Canadian Bar Offers Human Toe Cocktail

DAWSON, Yukon Territory – The folks here still roll
their own cigarettes, drink hard and gamble in a casino where ragtime
is played on a stand-up piano.

These days the town is down to a population of 1,200
and the municipal government is bankrupt despite a growing tourism industry
and artists’ colony. But some things never change in the remote Yukon.

This area used to be known as the Wild West. Dawson,
which many residents still call Dawson City, still is. Just the other
day, a man burned down a garage at the local Royal Canadian Mounted Police
headquarters, destroying a jet boat, for no apparent reason.

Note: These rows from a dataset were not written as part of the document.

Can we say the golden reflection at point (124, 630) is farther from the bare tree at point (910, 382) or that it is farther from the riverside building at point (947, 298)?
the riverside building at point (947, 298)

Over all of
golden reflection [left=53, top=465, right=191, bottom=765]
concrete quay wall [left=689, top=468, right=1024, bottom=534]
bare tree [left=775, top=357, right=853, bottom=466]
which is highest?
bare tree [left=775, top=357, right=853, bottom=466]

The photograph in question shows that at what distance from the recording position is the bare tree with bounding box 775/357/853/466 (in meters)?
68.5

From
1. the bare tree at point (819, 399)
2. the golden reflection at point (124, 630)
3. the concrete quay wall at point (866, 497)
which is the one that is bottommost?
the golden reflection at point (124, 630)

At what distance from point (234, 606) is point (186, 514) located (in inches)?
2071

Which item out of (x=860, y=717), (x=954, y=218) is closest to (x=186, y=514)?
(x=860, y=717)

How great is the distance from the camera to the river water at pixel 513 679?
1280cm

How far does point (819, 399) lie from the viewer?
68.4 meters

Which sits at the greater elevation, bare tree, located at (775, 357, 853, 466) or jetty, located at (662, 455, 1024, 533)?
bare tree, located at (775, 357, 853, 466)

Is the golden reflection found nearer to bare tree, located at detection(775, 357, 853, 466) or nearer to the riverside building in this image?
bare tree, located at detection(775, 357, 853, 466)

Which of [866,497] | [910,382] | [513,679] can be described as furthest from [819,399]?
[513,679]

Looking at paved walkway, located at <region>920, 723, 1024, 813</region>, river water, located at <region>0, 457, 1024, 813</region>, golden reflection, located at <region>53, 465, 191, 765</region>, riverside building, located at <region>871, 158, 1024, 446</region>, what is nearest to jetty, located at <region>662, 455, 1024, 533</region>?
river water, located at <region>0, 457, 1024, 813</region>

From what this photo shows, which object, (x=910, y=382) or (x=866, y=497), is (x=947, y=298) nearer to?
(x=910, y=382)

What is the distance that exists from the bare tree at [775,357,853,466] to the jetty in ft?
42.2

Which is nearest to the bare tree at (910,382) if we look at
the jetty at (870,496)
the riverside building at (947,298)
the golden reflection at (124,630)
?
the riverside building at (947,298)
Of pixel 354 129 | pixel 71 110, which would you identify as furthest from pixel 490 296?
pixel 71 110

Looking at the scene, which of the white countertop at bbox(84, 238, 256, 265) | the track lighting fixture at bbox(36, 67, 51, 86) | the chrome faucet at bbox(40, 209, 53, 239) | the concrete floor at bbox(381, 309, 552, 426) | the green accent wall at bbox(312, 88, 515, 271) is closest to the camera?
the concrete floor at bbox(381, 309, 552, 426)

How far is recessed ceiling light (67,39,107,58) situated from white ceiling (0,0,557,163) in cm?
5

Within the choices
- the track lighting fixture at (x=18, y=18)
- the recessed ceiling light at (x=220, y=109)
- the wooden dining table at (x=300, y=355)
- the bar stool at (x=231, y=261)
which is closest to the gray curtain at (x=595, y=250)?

One hotel in town is rumored to be haunted and another
follows an old tradition by serving drinks mixed with pickled human toes
(the establishment says they are dehydrated and preserved in salt) donated
by people in their wills or by the unfortunate who suffer frostbite in
the winter. (Those who imbibe are installed in the "Sourtoe Cocktail
Club.")

"One thing about the Yukon, you check your past
at the door," said Bob Hilliard, 53, Dawson’s leading saloon piano
player, who is better known as Barnacle Bob. "There are a lot of
personal histories here best left outside the territory. All I can say
is Yukon me, I con you."

Mayor Everitt is now the subject of a Royal Canadian Mounted
Police investigation, and he has publicly admitted to the Canadian Broadcasting
Company to having submitted a bar bill of more than $2,000 for payment
by the city that was written on a cocktail napkin and signed by a waitress.
His explanation to CBC was that it was "a promotional thing."

"In a city, a guy like me would be considered a
bum and rich people would have little to do with me," said Bill
Donaldson, 41, who is better known here as Caveman Bill, since he lives
in a cave across the river from town. "Here I can shoot the breeze
with anybody and they’ll listen to me, and if you didn’t know us you
wouldn’t necessarily know who was the rich guy and who was the bum. We
look the same."

This sounds like our kind of place. We may
have to case the joint as a possible retirement hideout in case things
go
sour in Ecuador where, as all old South American hands know, the political
climate can change as fast as an armored personnel carrier can get from
the Presidential Palace to the International Airport in Quito.